Continuous device and connection issues with routed Tokbox session - webrtc

We’ve been using the Tokbox platform for several months now with a Javascript web-client as well as an Android phone client, where sessions and connections are managed by a Python server. While integration and bring-up went well on both ends (client and server), we continue to encounter problems with the in-session audio and video experience.
Sessions are always routed and always between two participants only, with much use of a collaborative editor.
The in-session experience is like a coin toss: we never know how it’s going to go, and that’s becoming a business threat.
Web-Client: A/V Resources
The most common problem is the acquisition of audio and/or video: at the beginning of a session, one or the other participants may have problems hearing or seeing the other. Allocating a new connection to establish new streams does not fix that, nor does restarting the browser.
Question: What’s the recommended way to detect possible resource locks (e.g. does another application hog the camera/microphone)?
Web-Client: Network
Bandwidth and packet loss are a challenge, for example this inspector graph:
Audio and video of both participants is all over the place, and while we can not control the network connections the web-client should be able to reliably give useful information.
Question: Other than continuous connection monitoring with getStats() and maybe the experimental navigator.connection property, how can the web-client monitor network connectivity?
Pre-Call Test
We recommend to customers to run a pre-call test and have implemented it on our site as well. However, results of that test often times do not reflect the in-session connectivity. Worse, a pre-call test may detect a low (no video) bandwidth while Skype works just fine.
Question: How can that be?

I'm a member of the TokBox development team. I remember you reported an issue with the Python SDK, thanks for that!
Web-Client: A/V Resources
Most acquisition issues are detected by the JS SDK and if they aren't then we'd really like to hear about it! Please report reproduction steps or affected session IDs to TokBox support (referencing this StackOverflow question): https://support.tokbox.com/hc/en-us/requests/new
Most acquisition errors appear as OT_HARDWARE_UNAVAILABLE or OT_MEDIA_ERR_ABORTED errors. Are you detecting and surfacing these errors to your users? There is also the special OT_CHROME_MICROPHONE_ACQUISITION_ERROR error which is due to a known issue with Chrome that has been mostly fixed since Chrome 63 (see https://bugs.chromium.org/p/webrtc/issues/detail?id=4799).
Web-Client: Network
Unfortunately this is one of the more difficult issues to troubleshoot. Yes, Subscriber#getStats() is the best tool we have at our disposal and is a wrapper around the native RTCPeerConnection#getStats() function. Unfortunately we don't have much control over the values returned by the native function and if you think our SDK is returning incorrect values when compared with values from RTCPeerConnection#getStats() then please let us know!
It would be worthwhile confirming whether the issue is reproducible in all browsers or only a particular one.
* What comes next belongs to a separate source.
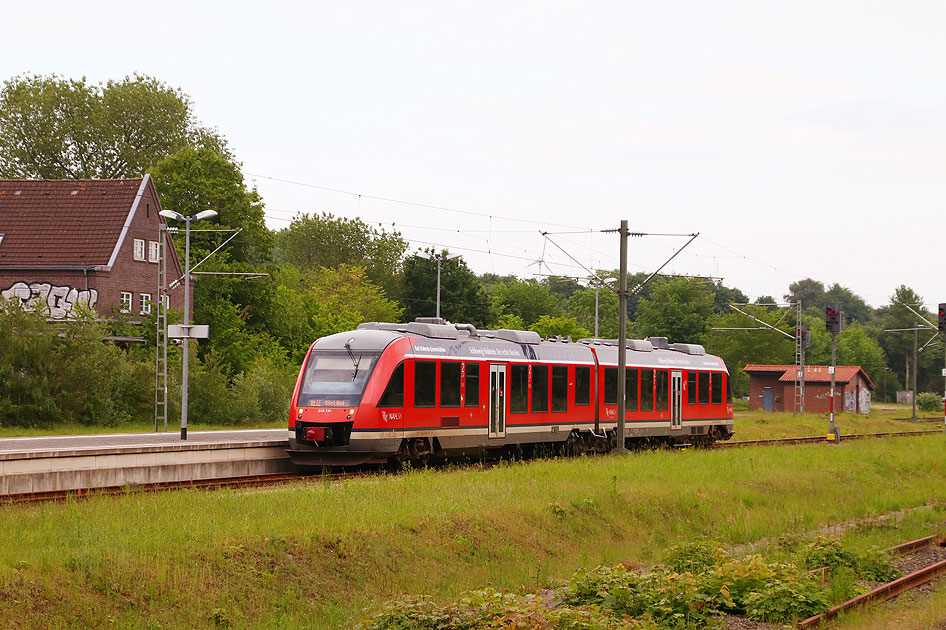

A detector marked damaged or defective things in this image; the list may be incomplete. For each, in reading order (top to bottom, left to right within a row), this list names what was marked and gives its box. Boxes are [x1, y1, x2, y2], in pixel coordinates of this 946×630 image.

rusty rail [796, 560, 944, 628]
If you have detailed data regarding the inaccuracy of the native RTCPeerConnection#getStats() function then we could work together to report it to the browser vendor(s).
Fortunately we have just released the new Publisher#getStats() function which lets you get the publisher side of the stats. This should help you narrow down the cause of a connectivity issue to either a publisher or subscriber side. Please let us know if this helps with tracking down these issues.
Pre-Call Test
Again, these tests are based on Subscriber#getStats() which in turn are based on RTCPeerConnection#getStats(), the accuracy of which is out of our hands, but we'd love any reproduction steps to either fix a bug in our client SDK or report a bug to the browser vendors.
Just to confirm though, when you say you've implemented a pre-call test in your site, did you use the official JavaScript network test module? https://github.com/opentok/opentok-network-test-js This is actually what's used by the TokBox pre-call test.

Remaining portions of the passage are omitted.